SELECTED PASSAGE:
§

The edge network of a Vercel/Netlify is very hard to replicate in cloud as a small startup.
And if you are spending your time and resources trying to replicate it instead of building your core product you're an idiot/forever software engineer clueless about product.
I wasn't referring to the edge network for _startups_ to replicate. I was more wondering how AWS and others can replicate Vercel/Netlify and eat their lunch. They have no defensible moat as a company.
The same reason IBM can’t. They are incumbent and have an enterprise world view. They are necessarily going to be more bloaty. IAM yay!

I use Vercel (and Netlify) and once you spend the 2 minutes setting it up you never think much of it again as it just does its job.

you could use Fastly or AWS Cloudfront
Vercel makes app deployment a first-class citizen that's baked into the CDN. Fastly doesn't offer a Vercel/Netlify deploy feature, and AWS requires considerably more work to setup but can easily replicate.
At the end of the day, even when it's running sever-side or on the edge, it still all exists to deliver a front-end experience. Vercel makes delivering such an experience more palatable. This includes isolated environments that can easily be shared and a CDN-as-default deploy model. It's like someone sprinkled a little Heroku magic on a specific front-end deployment workflow.
Until Vercel adds a solid and flexible database as a service, I'll continue using Google Cloud Run + Cloud SQL + Cloud Build for a "no server" solution.

Granted, the Vercel edge network is amazing, but Google routes internal requests way way faster than the edge can communicate with Google's infra.

Vercel is great for things that aren't stateful and for automagic build configuration and asset serving. But not great for anything needing a DB.

Vercel is easy to use and comes with batteries

the primary decision driver here is hype factor

it’s just more fashionable to use Vercel than AWS

much of web development today is like this

> Vercel is easy to use and comes with batteries

On our team, we deploy our web app through Vercel primarily because of this (maybe there is some hype factor bias in there too?..). Everything else we rely on runs on AWS. We don't necessarily need Vercel for any of the edge computing or serverless environments, but the experience of building, previewing, and deploying our app is FAR superior to AWS's Amplify offering because it just works.

Trialing Amplify for a few weeks led to a world of hurt, leftover build artifacts in our accounts, failed builds left and right, unreliable preview environments, etc.

§

EXERCISE SET:
1 – Answer each question from the discussion of Vercel:
(a) Which three Google services does one commenter combine for a "no server" solution?
(b) How long does one commenter say it takes to set up Vercel?
(c) What feature does Fastly not offer, according to the discussion?
2 – List every specific problem the discussion of Vercel names from the team's trial of Amplify.
The data placed after this sentence has no role in this work.

DATASET:
§

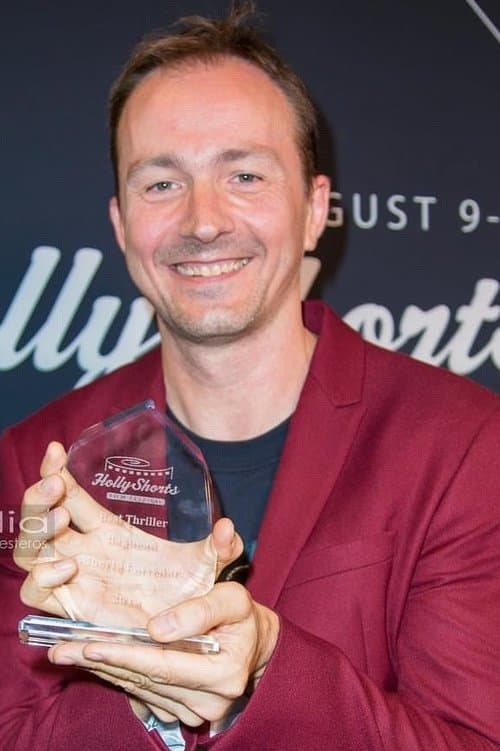 Photo of Alberto Corredor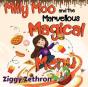 Milly Moo And The Marvellous Magical Menu - Preview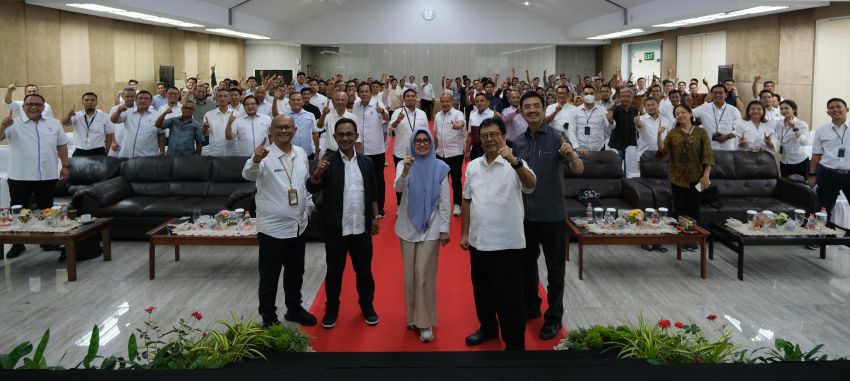 Pastikan Distribusi LPG 3 Kg Tepat Sasaran, Pertamina Berlakukan Pencatatan di MAP Lite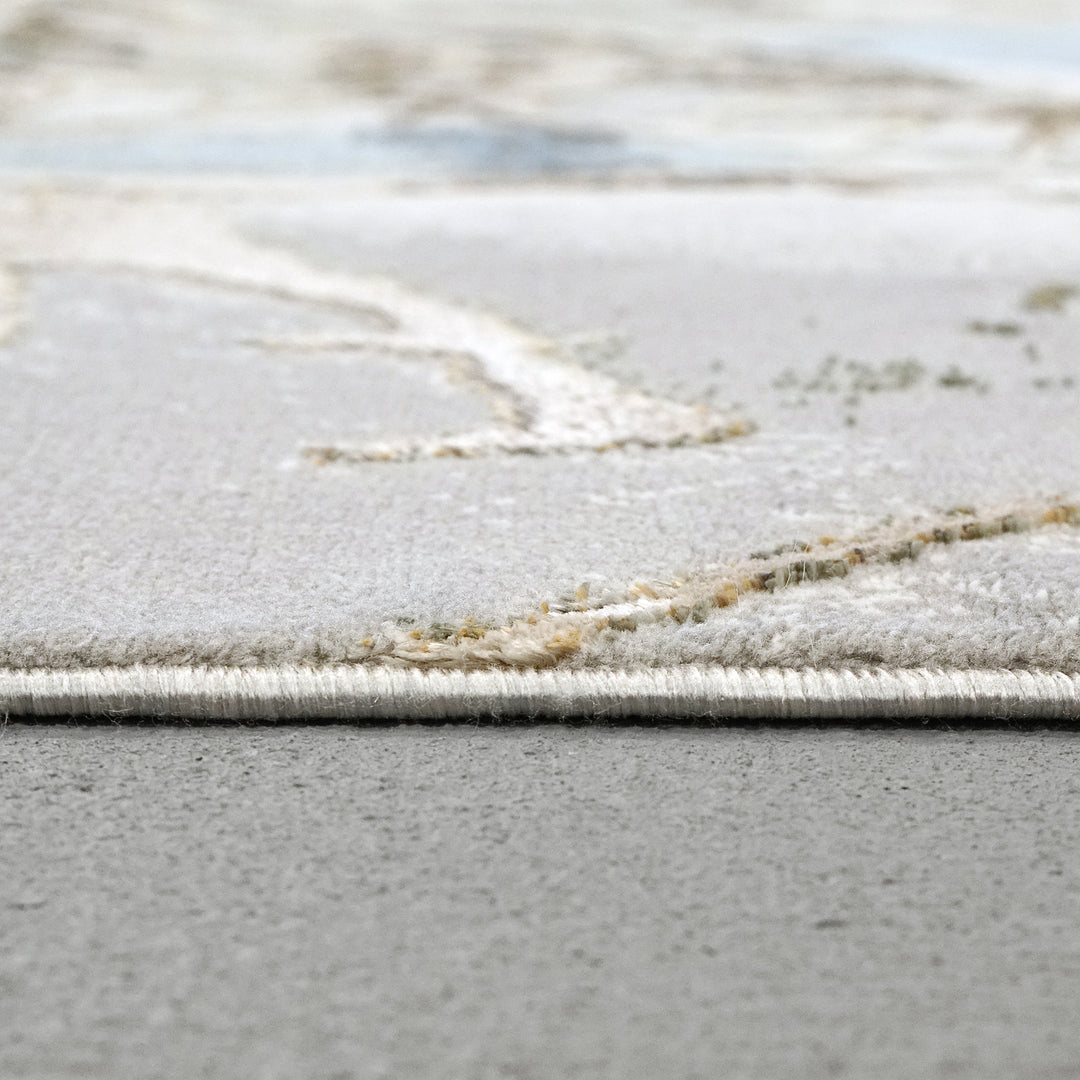 6655-999 Dynamic Rugs Merit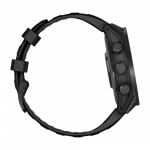 Смарт-годинник Garmin Tactix 8 47 мм AMOLED З балістичним калькулятором Applied Ballistics Ultralightght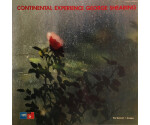 George Shearing, George Shearing Quintet + Amigos - Continental Experience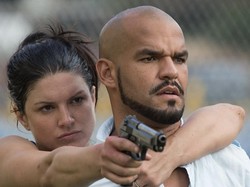 Sinopsis Film In The Blood: Bulan Madu Berbuah Kehilangan Sang Suami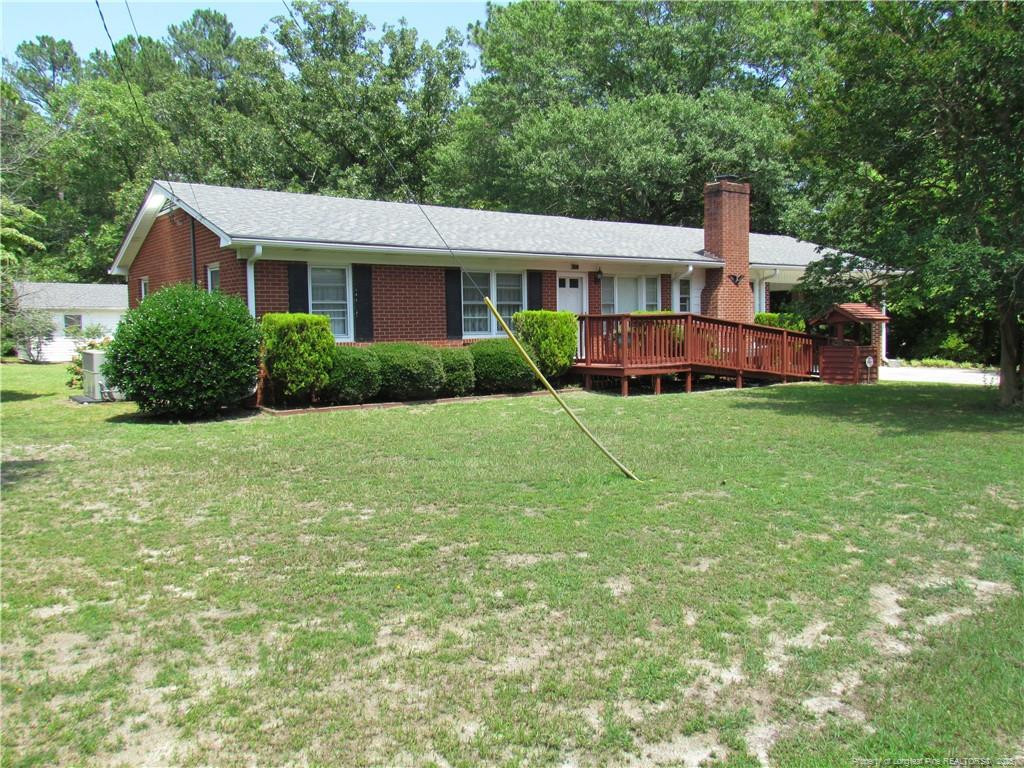 310 N Farmers Road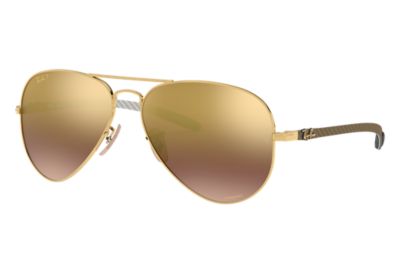 ray ban tech aviator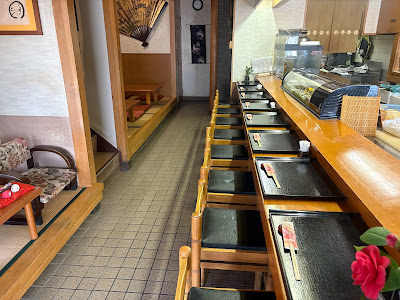 Yasuke Sushi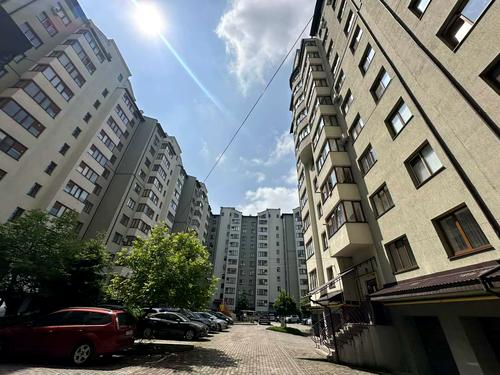квартира по адресу Хотинская ул., 12
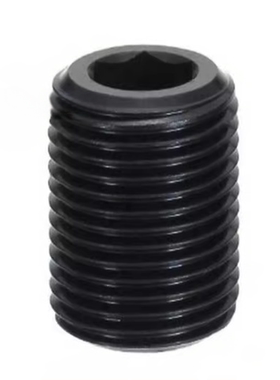 通孔螺丝调整.螺栓LVFW/LVW12/16/20/24/30 碳钢调整螺丝替米思米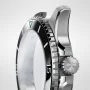  Zdjęcie 5 Venezianico Nereide 42 Ceramica Enamel Nero Automatico Canova Bracelet 4521530C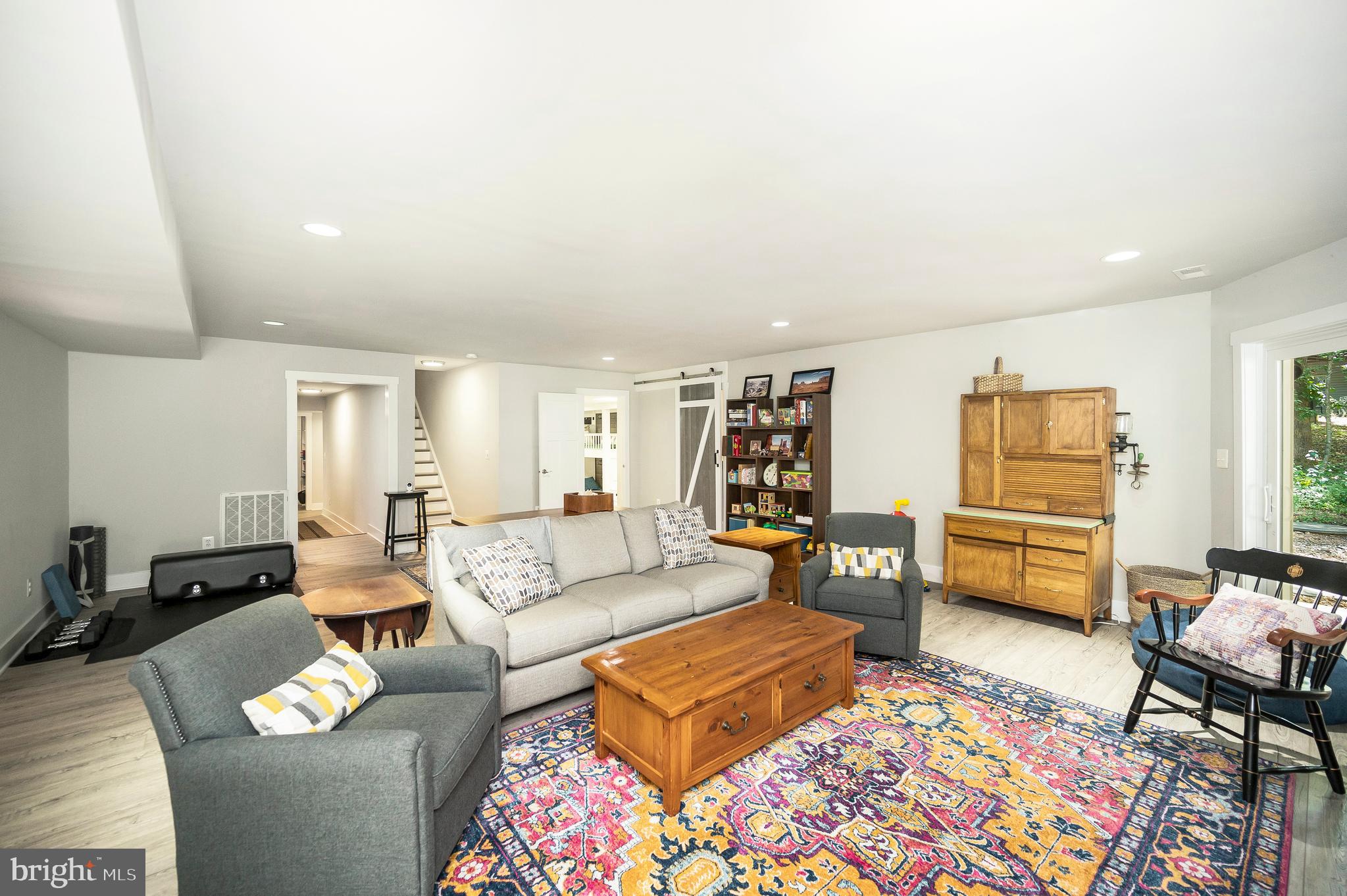 LAKE OF THE WOODS - Residential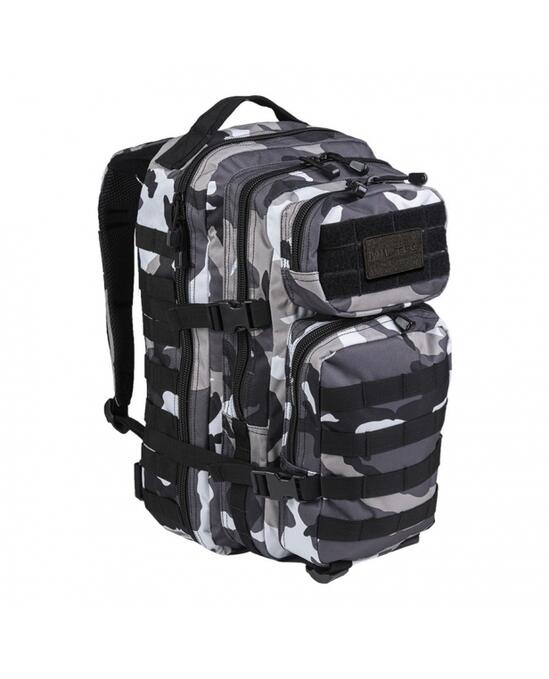 Раница US Assault Pack L Urban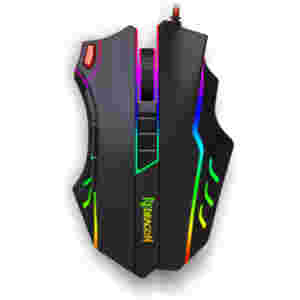 Miš Redragon Gaming žična TITANOBOA 2 M802 - RGB DPI 12000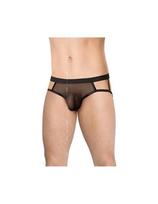Seksualios kelnaitės vyrams 4521 5906340736676, S/L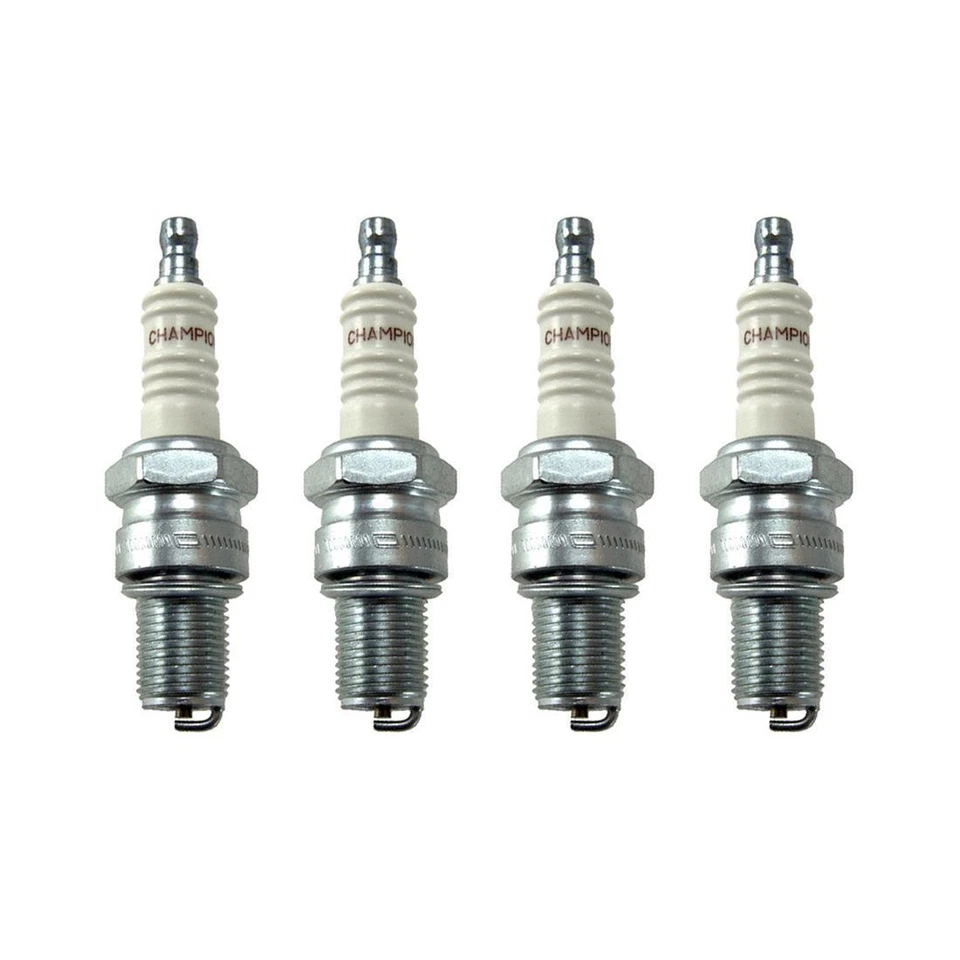 For Simca 1200 1949 Champion Spark Plug Spark Plug - Image 2 of 3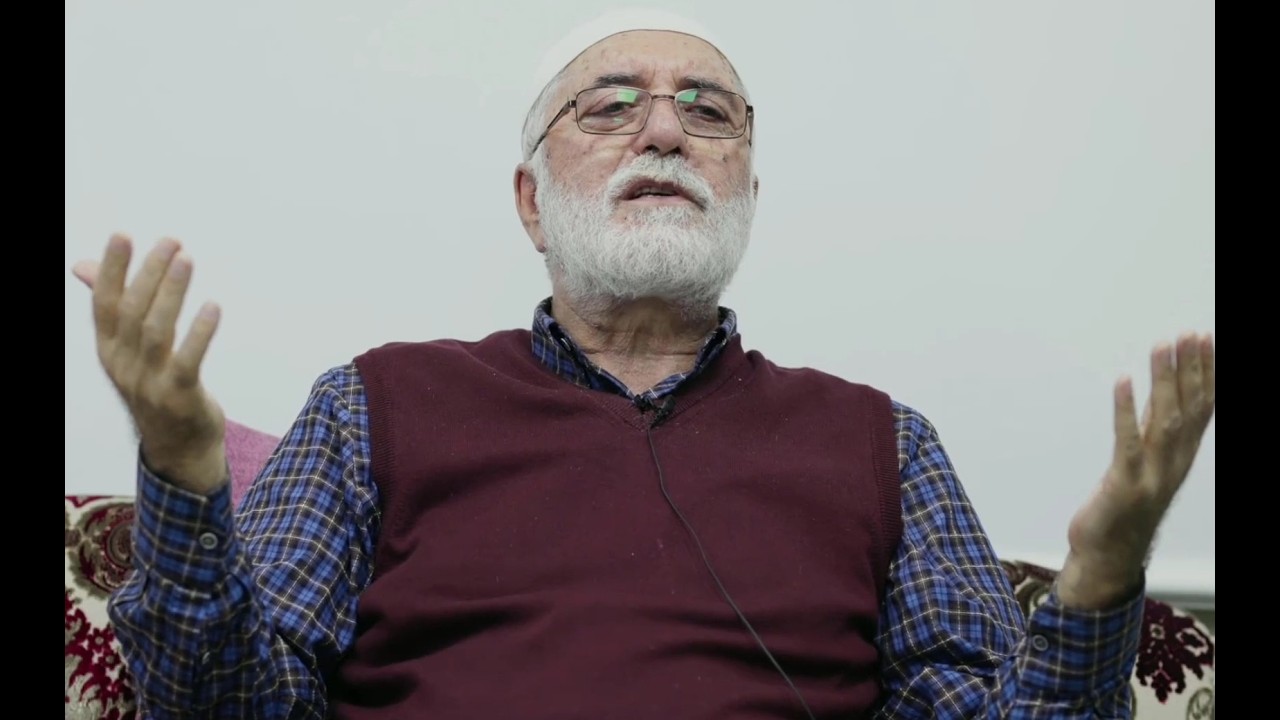 2026.3.4 (RAMAZAN-I ŞERİF 14.gün) /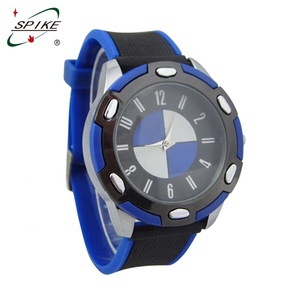 DHL spedizione gratuita miglior orologio da polso al quarzo all'ingrosso per auto - Product Image 6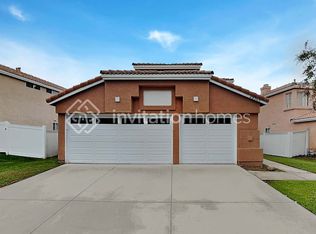 29365 Crest View Ln, Highland, CA 92346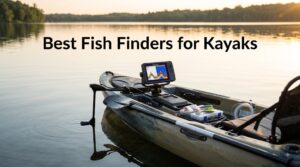 Best Fish Finders for Kayaks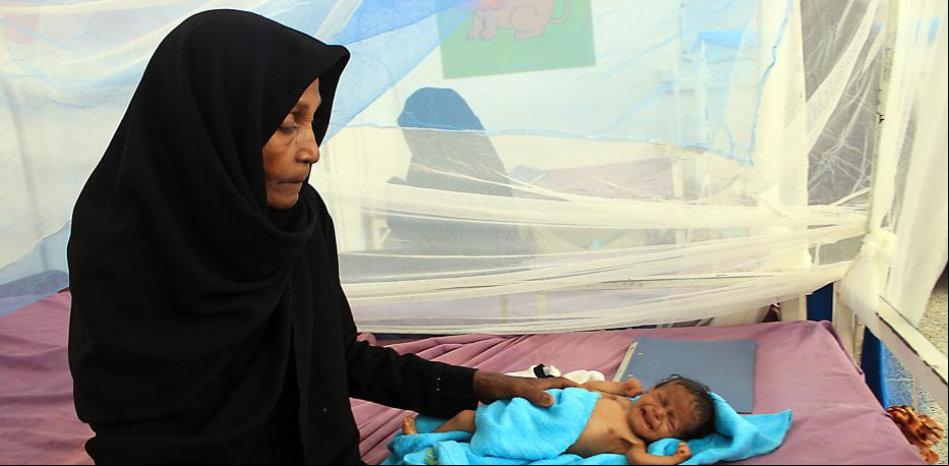 Golpe mortal a la ayuda humanitaria en Yemen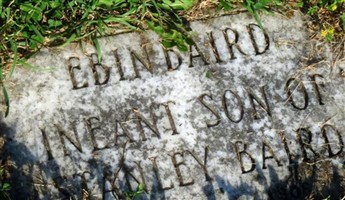 Ebin Baird Ebin Baird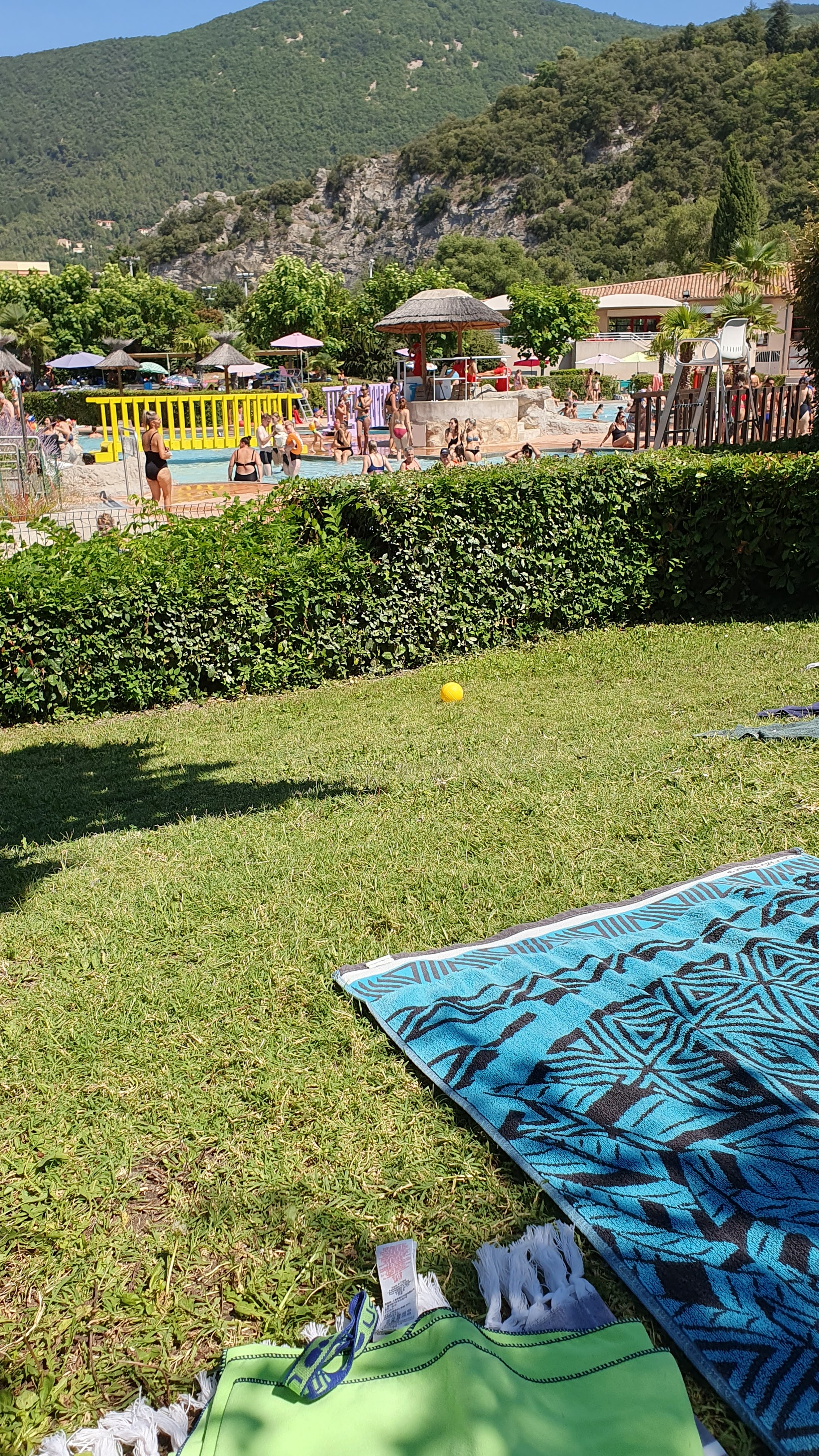 Photo n° 1 de l'avis de Béatrice.o fait le 06/08/2023 à 13:34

§

ANSWERS BY TASK:
1 –
(a) Google Cloud Run, Cloud SQL, and Cloud Build.
(b) 2 minutes.
(c) A Vercel/Netlify deploy feature.

2 –
- Leftover build artifacts in their accounts
- Failed builds left and right
- Unreliable preview environments